Une mégabanda dédiée à la traite des êtres humains est tombée au Chili

Le procureur de haute complexité d'Antofagasta (1 330 km au nord de Santiago), et des brigades spécialisées de la police chilienne d'enquête (PDI), ont éclaté jeudi matin une organisation criminelle formée principalement par des étrangers, dédiés au trafic de personnes à des fins d'exploitation sexuelle, entre autres crimes.

Pendant les raids, 22 personnes ont été arrêtées, la plupart des Colombiens et Vénézuéliens, et environ 86 millions de pesos en espèces (89 000 USD), 11 véhicules, bijoux et autres marchandises ont été saisis.

De plus, 87 comptes bancaires se sont figés afin de poursuivre la voie de l'argent, et l'élimination d'une maison et de plusieurs véhicules a été interdite.

Enfin, les hommes en uniforme ont réussi à secourir une vingtaine de femmes – toutes étrangères également – qui ont été victimes d'exploitation sexuelle, qui ont été référées à l'unité d'attention aux victimes et aux témoins du bureau du procureur régional d'Antofagasta.

Certains USD 500 ont été saisis

Le procureur régional, Juan Castro Bekios, a déclaré que l'opération est le résultat d'une enquête à long terme par le bureau du procureur nouvellement créé de grande complexité d'Antofagasta, de l'unité SACFI du bureau du procureur régional et du PDI.

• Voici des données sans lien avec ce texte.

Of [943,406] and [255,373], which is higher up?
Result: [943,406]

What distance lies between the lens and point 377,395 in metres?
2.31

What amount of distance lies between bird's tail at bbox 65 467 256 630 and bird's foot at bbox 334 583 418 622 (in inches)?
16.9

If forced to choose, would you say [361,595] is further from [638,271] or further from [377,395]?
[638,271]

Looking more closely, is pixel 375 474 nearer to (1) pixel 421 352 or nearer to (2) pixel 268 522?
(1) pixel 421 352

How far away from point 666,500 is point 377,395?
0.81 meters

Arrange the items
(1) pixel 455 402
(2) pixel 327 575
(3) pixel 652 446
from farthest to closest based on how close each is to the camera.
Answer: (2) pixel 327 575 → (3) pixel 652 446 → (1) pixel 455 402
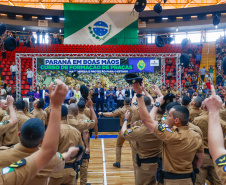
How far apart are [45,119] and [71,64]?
29.8 ft

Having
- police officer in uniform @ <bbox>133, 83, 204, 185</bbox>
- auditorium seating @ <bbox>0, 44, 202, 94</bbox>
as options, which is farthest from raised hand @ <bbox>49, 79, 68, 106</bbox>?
auditorium seating @ <bbox>0, 44, 202, 94</bbox>

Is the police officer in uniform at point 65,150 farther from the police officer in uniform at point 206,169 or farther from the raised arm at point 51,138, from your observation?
the police officer in uniform at point 206,169

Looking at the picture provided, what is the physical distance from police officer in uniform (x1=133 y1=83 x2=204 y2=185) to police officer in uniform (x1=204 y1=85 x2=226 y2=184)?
39.8 inches

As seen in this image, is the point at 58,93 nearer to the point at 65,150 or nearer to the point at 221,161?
the point at 221,161

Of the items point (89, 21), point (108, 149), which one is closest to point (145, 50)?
point (89, 21)

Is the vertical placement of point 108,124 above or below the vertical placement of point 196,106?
below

« Je tiens à souligner que lors de cette enquête, toutes les techniques autorisées par notre législation, à la fois pour l'accréditation des crimes liés à la traite des êtres humains, ainsi que pour les procédures d'enquête qui sont liées à l'enquête sur les bénéfices illégaux ou les actifs de ces organisations criminelles, qui est effectivement l'un des objectifs des objectifs, à la fois le ministère public et le PDI, lors de l'étude du phénomène de la criminalité organisée », a déclaré le PDI.

Castro Bekios a souligné que les convulsions des marchandises illicites au total représentent environ 542 millions de pesos (500 000 USD), un chiffre qui augmentera sûrement avec le développement de plusieurs procédures qui sont toujours en cours.

Le persécuteur a ajouté que, le résultat de l'opération, il a été possible de démanteler les entreprises clandestines qui travaillaient dans diverses zones résidentielles de la ville, libérant plusieurs quartiers de ces «points noirs».

L'enquête a duré plus de

Pour sa part, le chef de la région de la police d'Antofagasta du PDI, l'inspecteur du préfet, Jorge Aguillón Vidal, a complété que la procédure est le résultat d'une année d'enquête silencieuse, qui exigeait les énormes équipes de police de travail constant.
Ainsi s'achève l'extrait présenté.